#### TEXTO DA PÁGINA ####

Nesse período, as mulheres exerciam os cargos reais de maneira igual aos homens. A imagem de princesas frágeis e que sonham em se casar é uma construção da visão da história no século XIX. Mesmo assim, ainda se esperava delas que fossem “boas esposas”, sendo educadas para tal.

Bruxaria

Observa-se que, contudo, essa não distinção sexual quanto ao exercício do poder ocorria com as famílias reais. As mulheres pertencentes a outros estratos sociais eram tradadas de maneira diferente. Como por exemplo o que acontecia com as mulheres consideradas bruxas, pelo medo que causavam ao serem associadas com o diabo da bíblia.

Por serem conhecedoras de práticas conceptivas e abortivas, o clero masculino perseguia as mulheres e acusavam-nas de bruxaria. Eram caçadas por serem reconhecidas como perigosas. Já na sociedade burguesa, entram outros ideais. Não há mais essa associação com o demônio e nem o medo, mas sim o pensamento de que a mulher pertencia ao lar e a instituição do ideário de mulheres puras e virgens. Nessa época o gênero feminino era reprimido pelo masculino.

As rainhas e os casamentos

O casamento em si é outro ponto esclarecido pelas falas de Megiani: na monarquia os casamentos eram meramente acordos políticos. O que importava era a união de linhagens, os privilégios, títulos, cargos, ou a proteção contra uma possível ameaça na linha de sucessão ao trono. Dessa forma o dote, por exemplo, era pago por aquele que possuísse mais dinheiro, seja mulher ou homem.

A obrigação de casamento para subir ao trono, quando feita, era para ambos os gêneros, com algumas exceções. Em Portugal, mesmo se fosse a única herdeira, uma mulher não poderia ser rainha, apenas regente. Já na Monarquia inglesa, essa proibição não existia, assim como a obrigatoriedade do casamento.

Rainhas e princesas ilustres

Tendo isso posto, pode-se falar de algumas mulheres que, dentre as outras rainhas ilustres e princesas, se destacaram por seus feitos e maneiras de governar.

Inês de Castro, a rainha coroada após a morte

Associada ao poder político e real de Castela, se envolveu romanticamente com o príncipe de Portugal, Dom Pedro. Como nos casamentos o que importava era a linhagem, para combater a possibilidade de que o reino de Castela tivesse alguma ligação com o reino de Portugal, o rei Dom João VI comandou a morte de Inês, se tratando ela de uma ameaça a seu poder. Com isso, o príncipe português se vingou dos assassinos, matando-os. A história tornou-se tão famosa que virou lenda na época, e perdura até hoje como uma história épica no texto “Os Lusíadas”. Segundo a lenda, Dom Pedro retirou Inês de seu túmulo e a fez ser coroada morta, obrigando todos a se ajoelharem perante sua rainha.

#### EXTRATOS DAS ENTRADAS ####

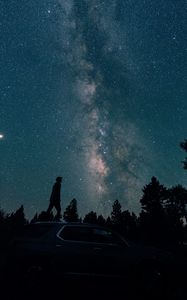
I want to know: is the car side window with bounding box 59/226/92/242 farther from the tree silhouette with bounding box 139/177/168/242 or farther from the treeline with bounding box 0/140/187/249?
the tree silhouette with bounding box 139/177/168/242

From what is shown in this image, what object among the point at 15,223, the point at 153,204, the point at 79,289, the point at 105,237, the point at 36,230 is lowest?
the point at 79,289

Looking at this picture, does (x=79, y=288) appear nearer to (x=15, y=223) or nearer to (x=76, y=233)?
(x=76, y=233)

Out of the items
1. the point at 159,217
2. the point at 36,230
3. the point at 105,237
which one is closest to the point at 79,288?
the point at 105,237

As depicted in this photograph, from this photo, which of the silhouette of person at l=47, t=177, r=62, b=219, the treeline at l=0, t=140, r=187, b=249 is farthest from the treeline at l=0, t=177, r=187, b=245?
the silhouette of person at l=47, t=177, r=62, b=219

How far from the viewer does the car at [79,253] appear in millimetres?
5844

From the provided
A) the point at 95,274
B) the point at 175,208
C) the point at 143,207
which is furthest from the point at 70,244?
the point at 175,208

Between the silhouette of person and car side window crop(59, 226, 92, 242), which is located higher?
the silhouette of person

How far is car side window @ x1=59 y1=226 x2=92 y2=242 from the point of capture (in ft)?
20.9

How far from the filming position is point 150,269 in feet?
20.9

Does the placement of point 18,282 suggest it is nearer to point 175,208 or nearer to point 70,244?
point 70,244

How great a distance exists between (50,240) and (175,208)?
221 ft

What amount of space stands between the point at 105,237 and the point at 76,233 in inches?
30.0

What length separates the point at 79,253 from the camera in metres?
6.13

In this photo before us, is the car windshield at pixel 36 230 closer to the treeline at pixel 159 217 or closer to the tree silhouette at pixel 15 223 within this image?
→ the tree silhouette at pixel 15 223
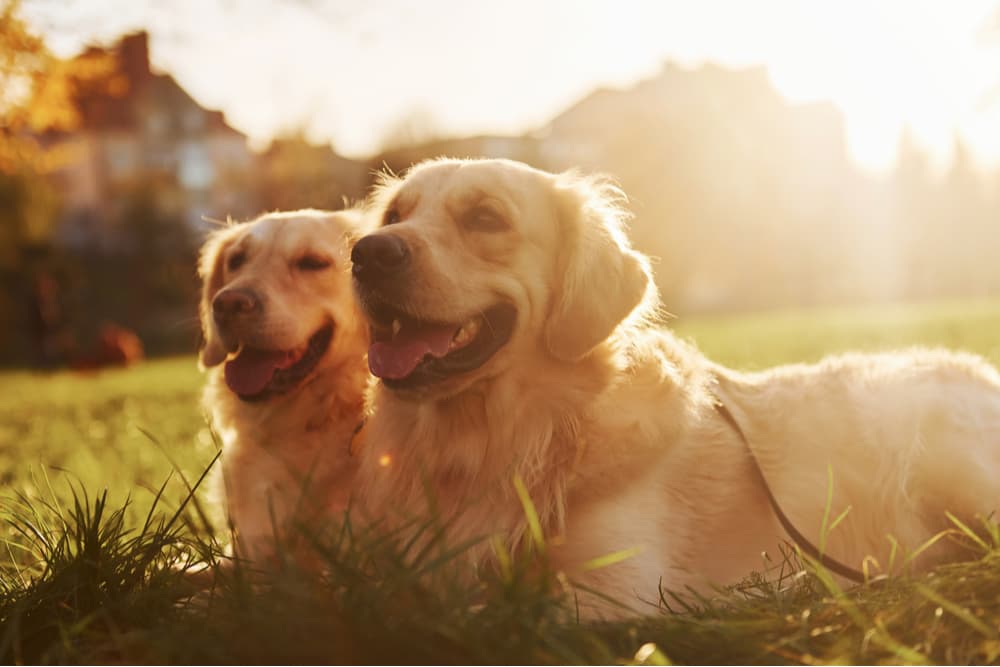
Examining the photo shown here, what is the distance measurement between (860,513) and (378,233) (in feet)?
6.80

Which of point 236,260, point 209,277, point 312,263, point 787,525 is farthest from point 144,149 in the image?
point 787,525

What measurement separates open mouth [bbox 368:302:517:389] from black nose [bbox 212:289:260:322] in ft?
3.56

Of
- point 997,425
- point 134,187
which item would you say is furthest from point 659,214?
point 997,425

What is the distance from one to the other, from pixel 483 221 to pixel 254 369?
1.51 metres

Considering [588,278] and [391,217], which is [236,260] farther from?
[588,278]

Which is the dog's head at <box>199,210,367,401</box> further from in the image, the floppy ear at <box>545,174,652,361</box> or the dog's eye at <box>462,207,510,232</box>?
the floppy ear at <box>545,174,652,361</box>

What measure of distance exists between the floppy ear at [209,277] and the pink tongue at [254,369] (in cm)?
30

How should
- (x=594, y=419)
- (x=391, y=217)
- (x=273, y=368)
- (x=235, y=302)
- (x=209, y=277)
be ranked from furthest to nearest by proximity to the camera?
(x=209, y=277) → (x=273, y=368) → (x=235, y=302) → (x=391, y=217) → (x=594, y=419)

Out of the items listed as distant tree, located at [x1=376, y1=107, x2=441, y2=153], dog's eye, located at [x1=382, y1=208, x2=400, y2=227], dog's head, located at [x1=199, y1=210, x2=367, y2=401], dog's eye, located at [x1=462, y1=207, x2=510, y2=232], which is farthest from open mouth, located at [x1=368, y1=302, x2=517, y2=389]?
distant tree, located at [x1=376, y1=107, x2=441, y2=153]

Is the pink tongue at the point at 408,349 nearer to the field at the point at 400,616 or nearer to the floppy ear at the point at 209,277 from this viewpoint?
the field at the point at 400,616

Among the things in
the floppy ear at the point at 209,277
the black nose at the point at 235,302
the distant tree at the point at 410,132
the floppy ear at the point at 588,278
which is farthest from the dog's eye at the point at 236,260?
the distant tree at the point at 410,132

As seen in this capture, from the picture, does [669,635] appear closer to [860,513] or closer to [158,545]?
[158,545]

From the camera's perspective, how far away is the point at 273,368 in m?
4.16

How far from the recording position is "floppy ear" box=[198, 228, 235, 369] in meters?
4.51
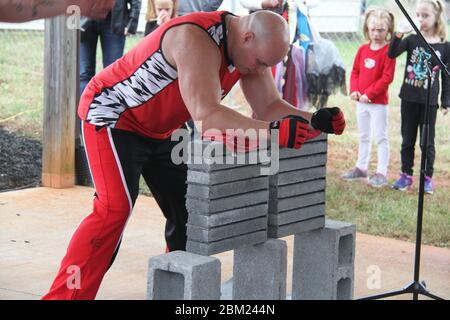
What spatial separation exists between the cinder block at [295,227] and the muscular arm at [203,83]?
508 millimetres

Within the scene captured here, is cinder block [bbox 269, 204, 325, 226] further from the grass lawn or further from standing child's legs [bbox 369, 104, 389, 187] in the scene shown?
standing child's legs [bbox 369, 104, 389, 187]

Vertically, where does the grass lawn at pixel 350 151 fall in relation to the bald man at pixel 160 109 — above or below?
below

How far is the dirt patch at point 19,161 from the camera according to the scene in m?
6.92

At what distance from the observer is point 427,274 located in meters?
4.93

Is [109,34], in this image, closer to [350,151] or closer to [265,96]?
[350,151]

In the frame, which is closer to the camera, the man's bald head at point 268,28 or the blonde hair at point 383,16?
the man's bald head at point 268,28

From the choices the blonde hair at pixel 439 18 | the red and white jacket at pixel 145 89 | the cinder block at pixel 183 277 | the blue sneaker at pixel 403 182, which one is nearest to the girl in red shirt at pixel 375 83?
the blue sneaker at pixel 403 182

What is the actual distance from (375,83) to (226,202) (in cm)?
394

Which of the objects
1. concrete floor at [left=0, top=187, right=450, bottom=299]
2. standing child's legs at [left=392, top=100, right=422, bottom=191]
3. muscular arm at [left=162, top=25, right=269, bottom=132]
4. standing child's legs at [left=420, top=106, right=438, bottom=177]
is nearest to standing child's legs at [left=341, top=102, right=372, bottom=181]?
standing child's legs at [left=392, top=100, right=422, bottom=191]

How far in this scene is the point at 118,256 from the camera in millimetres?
5098

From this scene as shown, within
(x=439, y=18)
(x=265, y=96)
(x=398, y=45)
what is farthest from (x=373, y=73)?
(x=265, y=96)

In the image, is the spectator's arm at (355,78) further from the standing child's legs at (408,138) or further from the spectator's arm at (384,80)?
the standing child's legs at (408,138)
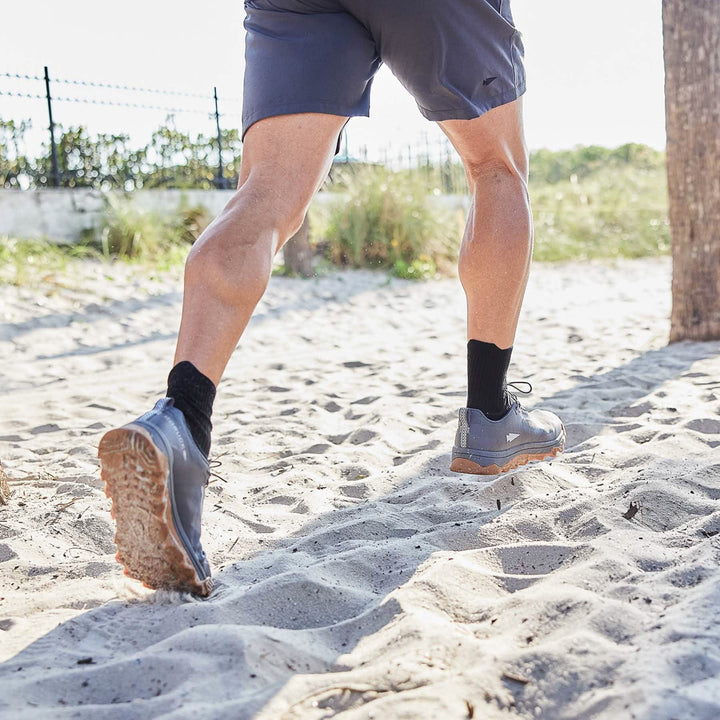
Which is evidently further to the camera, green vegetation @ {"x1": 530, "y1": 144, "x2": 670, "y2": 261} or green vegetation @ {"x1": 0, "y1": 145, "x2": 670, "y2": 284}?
green vegetation @ {"x1": 530, "y1": 144, "x2": 670, "y2": 261}

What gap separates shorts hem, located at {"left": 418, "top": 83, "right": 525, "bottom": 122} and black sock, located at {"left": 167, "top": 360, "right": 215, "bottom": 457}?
2.50 ft

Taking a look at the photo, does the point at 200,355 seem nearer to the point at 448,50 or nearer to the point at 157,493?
the point at 157,493

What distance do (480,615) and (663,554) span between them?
0.41m

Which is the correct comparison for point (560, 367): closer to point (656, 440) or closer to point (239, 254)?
point (656, 440)

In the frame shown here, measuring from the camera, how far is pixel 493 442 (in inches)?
77.9

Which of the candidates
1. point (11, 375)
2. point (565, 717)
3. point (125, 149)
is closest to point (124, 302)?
point (11, 375)

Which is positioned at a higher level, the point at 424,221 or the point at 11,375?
the point at 424,221

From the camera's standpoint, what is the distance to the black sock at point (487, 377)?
1961mm

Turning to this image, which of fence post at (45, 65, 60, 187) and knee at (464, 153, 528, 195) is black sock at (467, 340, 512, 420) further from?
fence post at (45, 65, 60, 187)

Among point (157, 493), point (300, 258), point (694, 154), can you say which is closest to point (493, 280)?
point (157, 493)

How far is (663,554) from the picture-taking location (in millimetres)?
1531

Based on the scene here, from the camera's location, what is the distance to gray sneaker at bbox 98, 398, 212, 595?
136 centimetres

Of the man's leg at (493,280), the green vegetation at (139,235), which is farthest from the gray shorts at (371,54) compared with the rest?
the green vegetation at (139,235)

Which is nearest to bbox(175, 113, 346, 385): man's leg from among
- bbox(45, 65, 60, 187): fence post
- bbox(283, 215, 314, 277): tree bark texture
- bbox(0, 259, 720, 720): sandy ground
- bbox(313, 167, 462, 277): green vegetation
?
bbox(0, 259, 720, 720): sandy ground
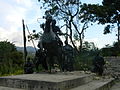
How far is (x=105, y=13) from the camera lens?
27250 millimetres

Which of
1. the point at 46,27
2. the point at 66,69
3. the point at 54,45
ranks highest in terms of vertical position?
the point at 46,27

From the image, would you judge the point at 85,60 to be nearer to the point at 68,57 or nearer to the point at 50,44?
the point at 68,57

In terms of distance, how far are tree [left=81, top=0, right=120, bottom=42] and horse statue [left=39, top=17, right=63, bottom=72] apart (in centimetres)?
1749

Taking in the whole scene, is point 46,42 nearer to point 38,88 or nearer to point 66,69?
point 66,69

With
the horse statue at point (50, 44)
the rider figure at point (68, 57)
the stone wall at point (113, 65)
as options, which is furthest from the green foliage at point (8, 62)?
the horse statue at point (50, 44)

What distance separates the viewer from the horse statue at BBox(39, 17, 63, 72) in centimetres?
952

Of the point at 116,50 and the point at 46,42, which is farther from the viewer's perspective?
the point at 116,50

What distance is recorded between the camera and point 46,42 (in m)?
9.50

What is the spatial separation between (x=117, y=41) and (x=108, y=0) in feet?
19.2

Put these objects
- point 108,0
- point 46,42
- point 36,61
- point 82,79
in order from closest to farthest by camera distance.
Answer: point 82,79 → point 46,42 → point 36,61 → point 108,0

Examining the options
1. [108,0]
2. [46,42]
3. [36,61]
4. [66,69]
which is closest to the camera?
[46,42]

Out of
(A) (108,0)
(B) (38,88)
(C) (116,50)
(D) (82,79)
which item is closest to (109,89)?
(D) (82,79)

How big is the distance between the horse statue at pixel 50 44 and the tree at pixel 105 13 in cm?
1749

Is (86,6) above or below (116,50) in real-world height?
above
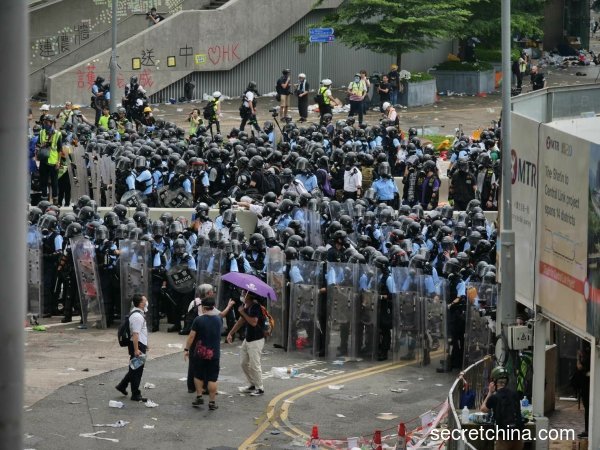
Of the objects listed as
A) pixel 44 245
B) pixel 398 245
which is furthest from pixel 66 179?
pixel 398 245

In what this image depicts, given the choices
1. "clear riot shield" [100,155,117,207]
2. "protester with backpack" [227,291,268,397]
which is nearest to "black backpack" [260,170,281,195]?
→ "clear riot shield" [100,155,117,207]

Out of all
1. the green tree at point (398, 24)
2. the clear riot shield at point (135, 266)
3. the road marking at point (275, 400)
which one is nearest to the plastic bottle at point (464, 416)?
the road marking at point (275, 400)

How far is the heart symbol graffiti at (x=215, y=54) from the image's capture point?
1692 inches

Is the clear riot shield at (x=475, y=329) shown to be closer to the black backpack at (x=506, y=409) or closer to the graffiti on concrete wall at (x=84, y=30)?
the black backpack at (x=506, y=409)

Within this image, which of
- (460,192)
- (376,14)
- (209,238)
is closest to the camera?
(209,238)

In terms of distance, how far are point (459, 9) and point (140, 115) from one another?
11.9m

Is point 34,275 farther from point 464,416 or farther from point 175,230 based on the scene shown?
point 464,416

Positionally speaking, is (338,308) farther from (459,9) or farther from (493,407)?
(459,9)

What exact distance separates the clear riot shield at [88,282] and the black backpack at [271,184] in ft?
17.0

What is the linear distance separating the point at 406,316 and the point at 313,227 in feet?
13.4

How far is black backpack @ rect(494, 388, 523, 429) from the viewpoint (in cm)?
Answer: 1306

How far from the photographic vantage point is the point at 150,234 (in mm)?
20625

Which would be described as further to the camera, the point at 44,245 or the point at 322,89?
the point at 322,89

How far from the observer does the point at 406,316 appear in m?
19.0
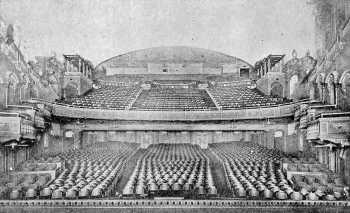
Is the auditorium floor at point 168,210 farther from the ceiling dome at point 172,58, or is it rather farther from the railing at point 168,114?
the ceiling dome at point 172,58

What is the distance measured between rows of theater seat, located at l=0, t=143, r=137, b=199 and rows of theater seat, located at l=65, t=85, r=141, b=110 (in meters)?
2.50

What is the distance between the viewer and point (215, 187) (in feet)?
23.7

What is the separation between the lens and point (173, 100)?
1179 cm

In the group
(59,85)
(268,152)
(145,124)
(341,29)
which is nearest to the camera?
(341,29)

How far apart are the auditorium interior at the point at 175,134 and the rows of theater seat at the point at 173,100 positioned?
0.05 metres

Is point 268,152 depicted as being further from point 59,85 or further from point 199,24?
point 59,85

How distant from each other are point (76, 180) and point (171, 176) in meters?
2.16

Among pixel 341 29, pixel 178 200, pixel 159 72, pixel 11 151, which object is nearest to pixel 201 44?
pixel 341 29

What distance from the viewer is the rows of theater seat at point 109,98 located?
12195 mm

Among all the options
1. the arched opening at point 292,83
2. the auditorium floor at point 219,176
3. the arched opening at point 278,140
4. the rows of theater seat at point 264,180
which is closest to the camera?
the rows of theater seat at point 264,180

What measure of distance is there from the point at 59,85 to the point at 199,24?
7.54 meters

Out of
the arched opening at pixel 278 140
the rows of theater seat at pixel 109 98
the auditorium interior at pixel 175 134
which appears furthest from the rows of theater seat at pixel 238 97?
the rows of theater seat at pixel 109 98

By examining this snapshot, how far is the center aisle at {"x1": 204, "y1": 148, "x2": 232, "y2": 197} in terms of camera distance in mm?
7124

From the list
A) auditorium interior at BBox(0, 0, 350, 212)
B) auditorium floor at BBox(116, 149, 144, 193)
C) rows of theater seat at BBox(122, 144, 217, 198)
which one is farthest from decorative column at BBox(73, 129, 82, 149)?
rows of theater seat at BBox(122, 144, 217, 198)
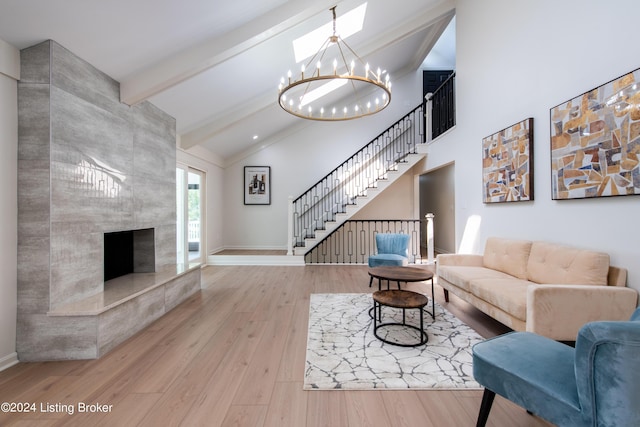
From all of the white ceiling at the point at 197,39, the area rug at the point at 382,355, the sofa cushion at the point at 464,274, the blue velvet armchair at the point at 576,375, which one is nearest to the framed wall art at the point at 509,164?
the sofa cushion at the point at 464,274

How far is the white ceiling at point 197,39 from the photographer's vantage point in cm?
233

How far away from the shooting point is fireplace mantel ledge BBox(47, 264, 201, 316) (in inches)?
96.0

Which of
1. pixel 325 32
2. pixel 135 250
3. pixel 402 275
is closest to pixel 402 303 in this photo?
pixel 402 275

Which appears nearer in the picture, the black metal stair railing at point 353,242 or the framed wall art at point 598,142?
the framed wall art at point 598,142

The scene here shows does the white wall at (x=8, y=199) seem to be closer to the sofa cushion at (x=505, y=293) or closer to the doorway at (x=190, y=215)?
the doorway at (x=190, y=215)

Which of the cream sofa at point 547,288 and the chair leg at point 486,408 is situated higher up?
the cream sofa at point 547,288

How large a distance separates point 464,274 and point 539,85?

####

== TAREFAS ==
1. Reproduza do texto sobre rainhas e princesas o trecho entre "As rainhas e" e "maneiras de governar.", inclusive.
2. Segundo o texto sobre rainhas e princesas, o que importava nos casamentos da monarquia? Liste todos os itens mencionados.
3. Como fica em inglês esta frase do texto sobre rainhas e princesas: "Em Portugal, mesmo se fosse a única herdeira, uma mulher não poderia ser rainha, apenas regente."?
As entradas provêm de outra fonte.

== RESPOSTAS ESPERADAS ==
1.
As rainhas e os casamentos

O casamento em si é outro ponto esclarecido pelas falas de Megiani: na monarquia os casamentos eram meramente acordos políticos. O que importava era a união de linhagens, os privilégios, títulos, cargos, ou a proteção contra uma possível ameaça na linha de sucessão ao trono. Dessa forma o dote, por exemplo, era pago por aquele que possuísse mais dinheiro, seja mulher ou homem.

A obrigação de casamento para subir ao trono, quando feita, era para ambos os gêneros, com algumas exceções. Em Portugal, mesmo se fosse a única herdeira, uma mulher não poderia ser rainha, apenas regente. Já na Monarquia inglesa, essa proibição não existia, assim como a obrigatoriedade do casamento.

Rainhas e princesas ilustres

Tendo isso posto, pode-se falar de algumas mulheres que, dentre as outras rainhas ilustres e princesas, se destacaram por seus feitos e maneiras de governar.

2.
- a união de linhagens
- os privilégios
- os títulos
- os cargos
- a proteção contra uma possível ameaça na linha de sucessão ao trono

3. In Portugal, even if she were the only heir, a woman could not be queen, only regent.